- _Exercise aim_
Count the lines in the entries below that contain the string "nearest", matching case exactly, and reply with only that number.

- _Information shown_
--- start ---
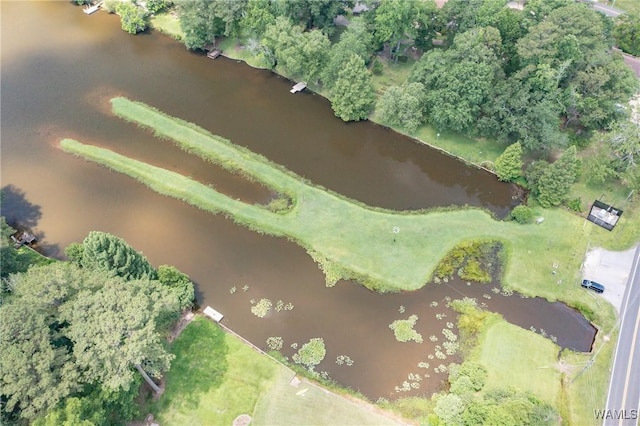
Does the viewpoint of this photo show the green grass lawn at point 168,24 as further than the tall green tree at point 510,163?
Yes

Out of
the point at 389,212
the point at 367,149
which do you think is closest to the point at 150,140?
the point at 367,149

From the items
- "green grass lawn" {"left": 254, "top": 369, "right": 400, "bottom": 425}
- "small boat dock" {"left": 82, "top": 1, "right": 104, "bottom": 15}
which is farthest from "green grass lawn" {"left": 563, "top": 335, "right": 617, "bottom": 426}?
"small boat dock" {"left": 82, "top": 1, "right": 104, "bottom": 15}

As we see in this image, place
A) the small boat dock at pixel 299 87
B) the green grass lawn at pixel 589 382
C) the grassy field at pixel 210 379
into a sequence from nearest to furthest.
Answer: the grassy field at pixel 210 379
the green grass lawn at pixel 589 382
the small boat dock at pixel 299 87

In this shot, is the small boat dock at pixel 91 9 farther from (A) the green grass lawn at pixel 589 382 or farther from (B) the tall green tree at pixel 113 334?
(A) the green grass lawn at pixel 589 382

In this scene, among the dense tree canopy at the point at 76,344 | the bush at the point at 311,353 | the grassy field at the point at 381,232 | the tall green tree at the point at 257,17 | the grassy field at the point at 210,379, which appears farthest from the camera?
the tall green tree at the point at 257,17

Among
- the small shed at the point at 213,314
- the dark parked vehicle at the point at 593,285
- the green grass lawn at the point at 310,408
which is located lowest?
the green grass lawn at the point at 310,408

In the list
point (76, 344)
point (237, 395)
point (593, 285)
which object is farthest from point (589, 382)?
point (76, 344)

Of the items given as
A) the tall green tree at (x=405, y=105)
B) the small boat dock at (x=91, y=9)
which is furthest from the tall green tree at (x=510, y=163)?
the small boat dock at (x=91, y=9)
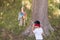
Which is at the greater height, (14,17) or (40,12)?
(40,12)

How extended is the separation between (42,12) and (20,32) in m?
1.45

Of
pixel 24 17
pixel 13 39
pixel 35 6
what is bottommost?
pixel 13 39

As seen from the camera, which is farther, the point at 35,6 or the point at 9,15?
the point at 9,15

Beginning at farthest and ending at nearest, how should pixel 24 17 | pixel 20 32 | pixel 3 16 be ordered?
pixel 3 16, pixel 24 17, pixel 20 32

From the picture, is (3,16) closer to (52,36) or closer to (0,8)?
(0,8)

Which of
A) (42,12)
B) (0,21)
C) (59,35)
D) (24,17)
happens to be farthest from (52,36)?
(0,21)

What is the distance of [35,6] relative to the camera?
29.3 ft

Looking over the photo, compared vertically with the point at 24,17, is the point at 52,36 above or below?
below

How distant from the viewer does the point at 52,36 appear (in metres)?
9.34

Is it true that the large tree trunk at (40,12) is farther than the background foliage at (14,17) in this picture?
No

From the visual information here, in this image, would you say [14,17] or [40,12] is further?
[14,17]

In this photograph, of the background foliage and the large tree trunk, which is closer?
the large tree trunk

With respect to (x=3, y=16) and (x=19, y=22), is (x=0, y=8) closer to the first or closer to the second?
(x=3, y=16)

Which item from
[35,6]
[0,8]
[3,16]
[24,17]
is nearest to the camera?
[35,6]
--- end ---
--- start ---
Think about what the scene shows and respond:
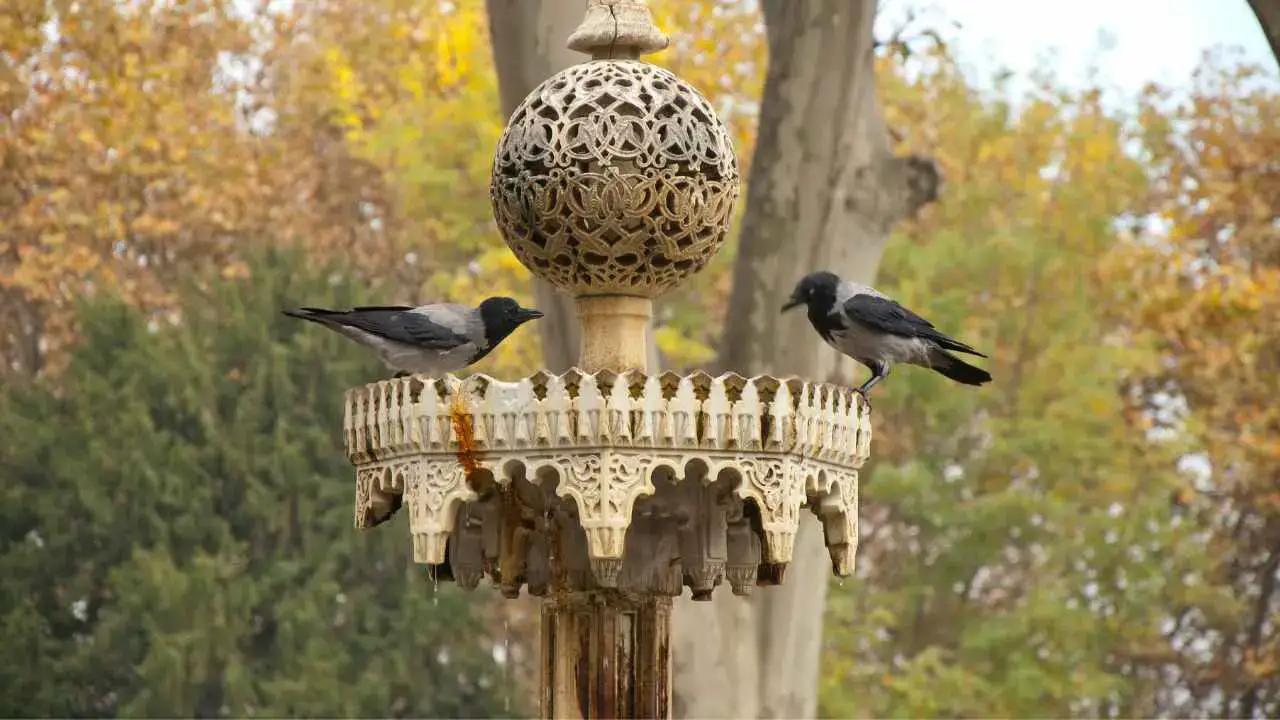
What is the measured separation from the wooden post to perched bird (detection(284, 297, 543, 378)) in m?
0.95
--- end ---
- _Exercise response_
3